ACTION ITEM: Restate word for word the lines from the one bearing "8-39 CB Frequency Chart, Figure 8-27" through the end of the entries below, and leave every picture out.

(Recorded data)
==========
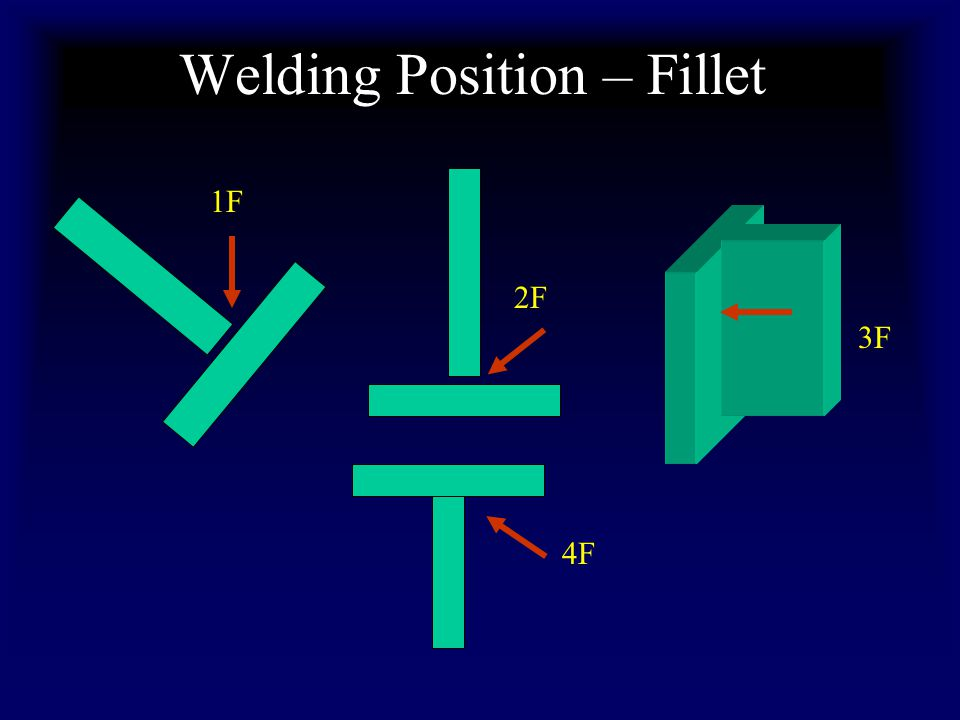 Welding Position – Fillet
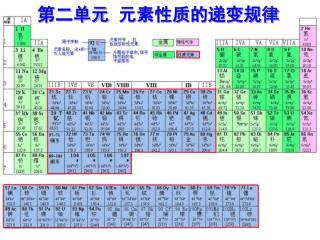 第二单元  元素性质的递变规律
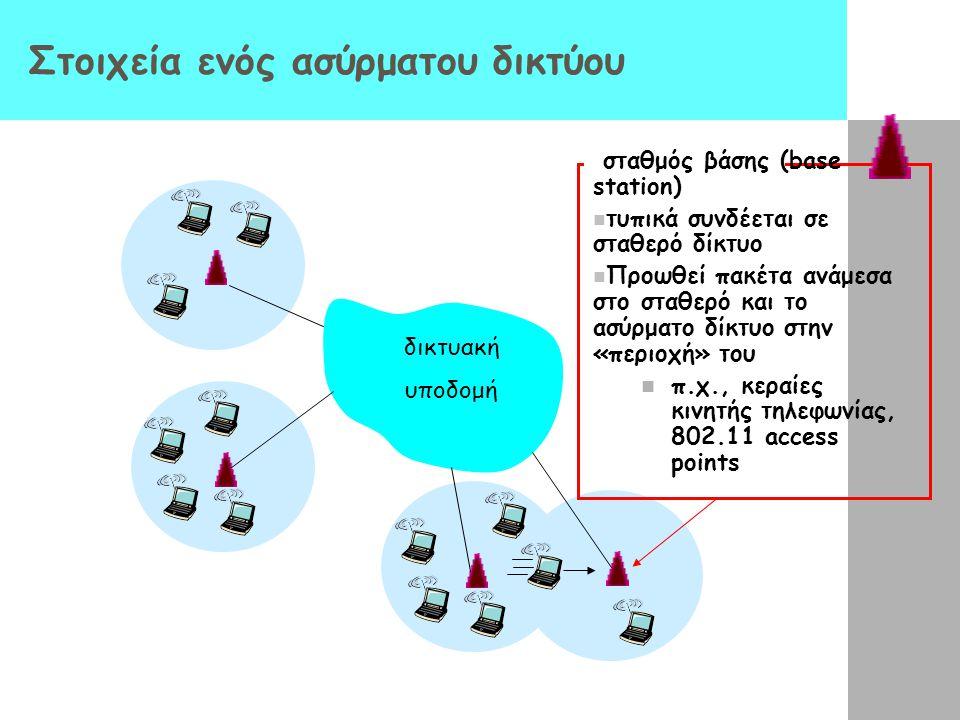 Στοιχεία ενός ασύρματου δικτύου δικτυακή υποδομή σταθμός βάσης (base station) τυπικά συνδέεται σε σταθερό δίκτυο Προωθεί πακέτα ανάμεσα στο σταθερό κα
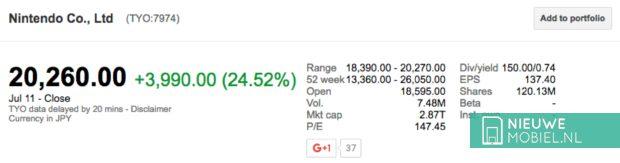 Nintendo aandelenkoers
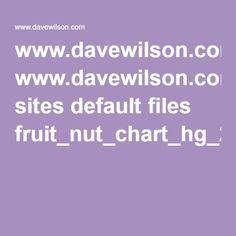 www.davewilson.com sites default files fruit_nut_chart_hg_2010.pdf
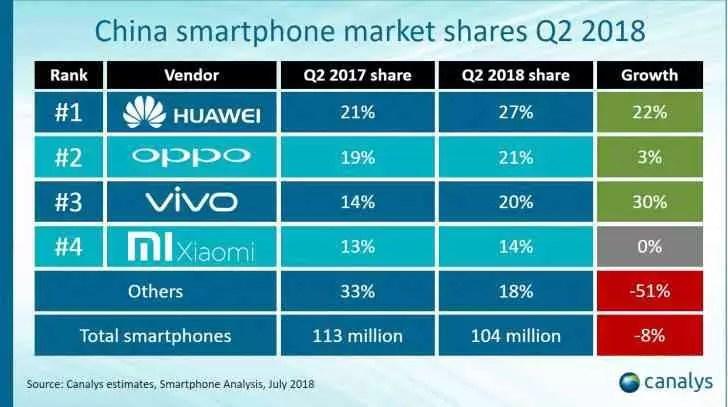 Huawei com participação recorde na China, Honor representa 55% das vendas 1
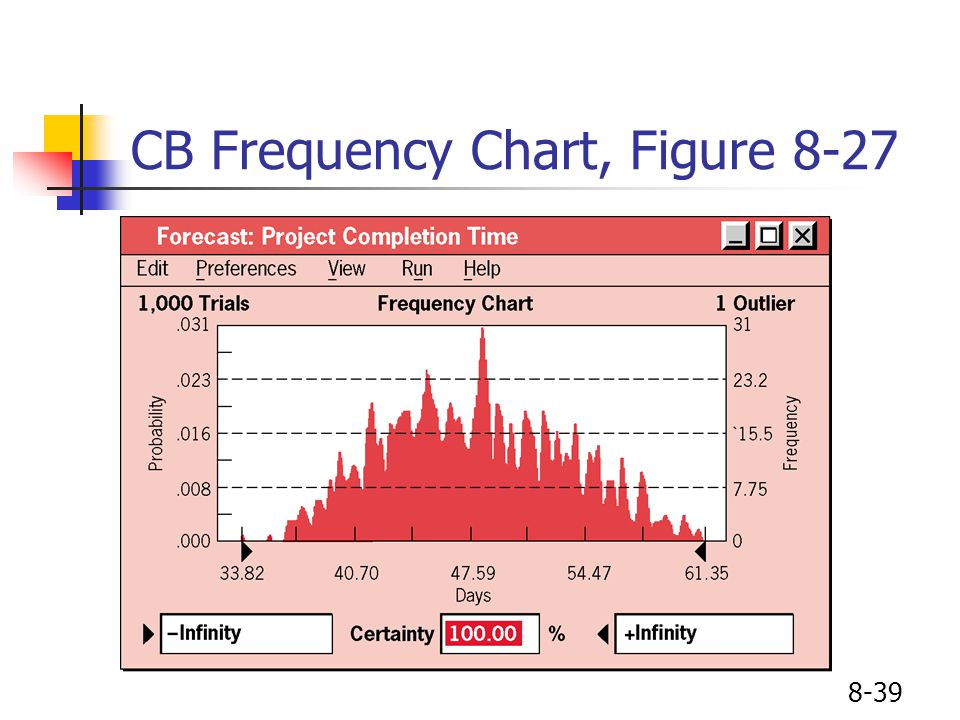 8-39 CB Frequency Chart, Figure 8-27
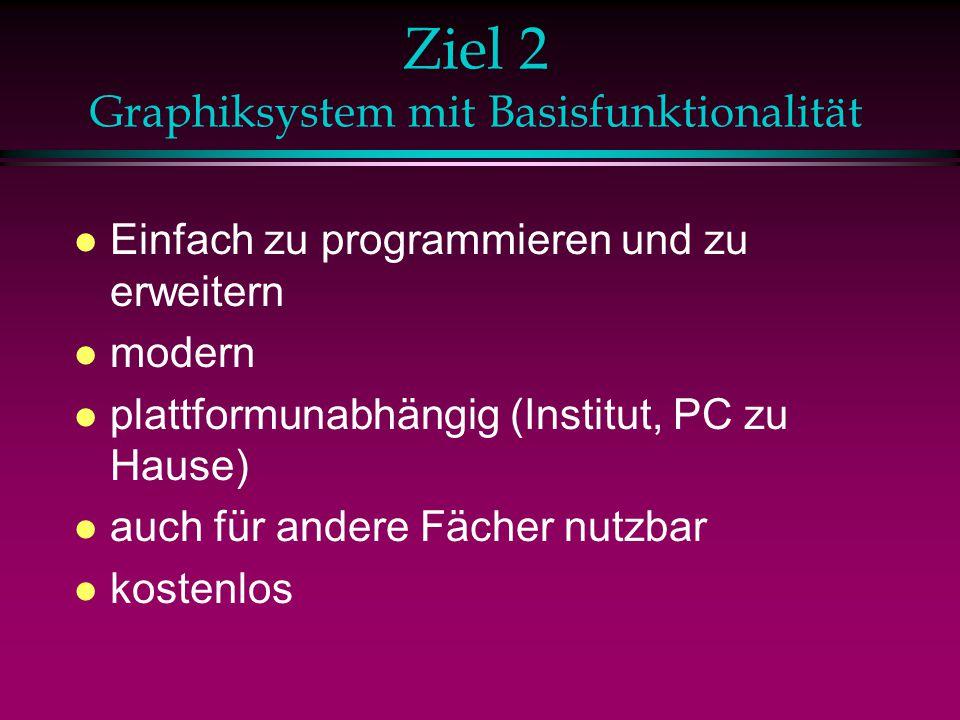 Ziel 2 Graphiksystem mit Basisfunktionalität l Einfach zu programmieren und zu erweitern l modern l plattformunabhängig (Institut, PC zu Hause) l auch für andere Fächer nutzbar l kostenlos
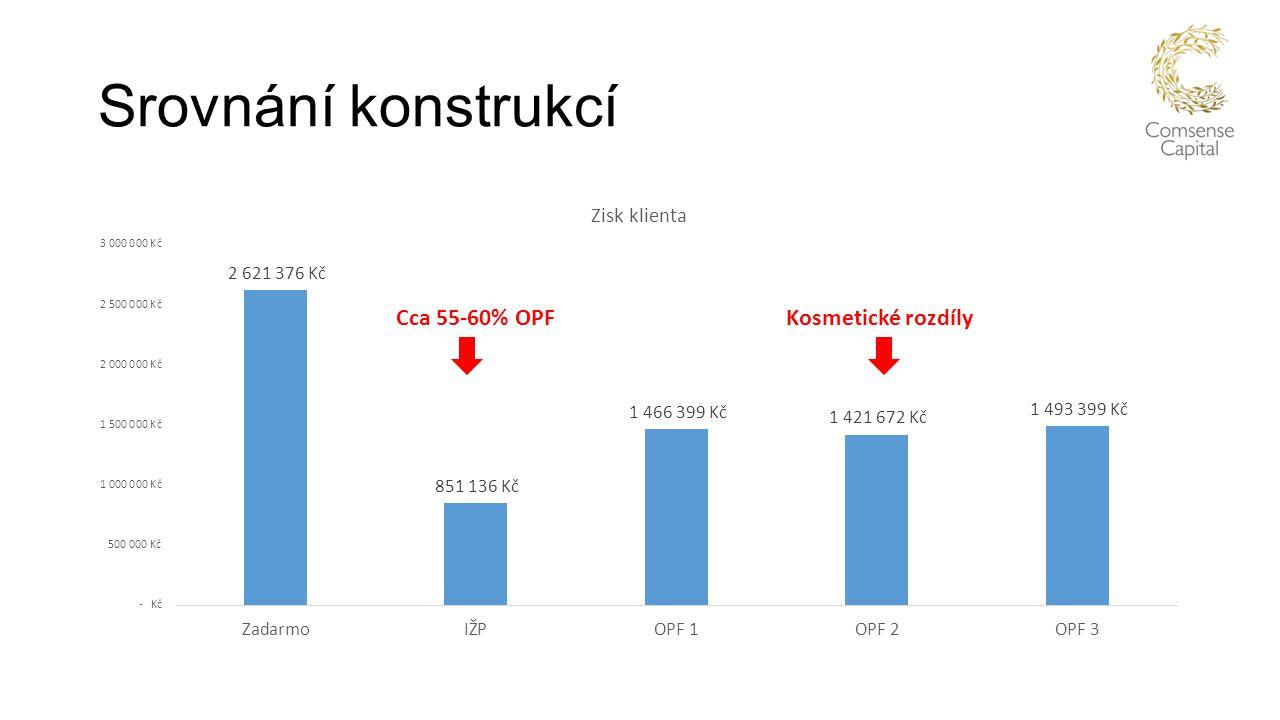 Srovnání konstrukcí Kosmetické rozdílyCca 55-60% OPF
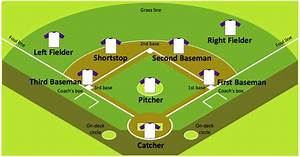 Baseball Diagram  U2013 Colored Baseball Field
==========
OUTPUT OF THE TASK:
 8-39 CB Frequency Chart, Figure 8-27
 Ziel 2 Graphiksystem mit Basisfunktionalität l Einfach zu programmieren und zu erweitern l modern l plattformunabhängig (Institut, PC zu Hause) l auch für andere Fächer nutzbar l kostenlos
 Srovnání konstrukcí Kosmetické rozdílyCca 55-60% OPF
 Baseball Diagram  U2013 Colored Baseball Field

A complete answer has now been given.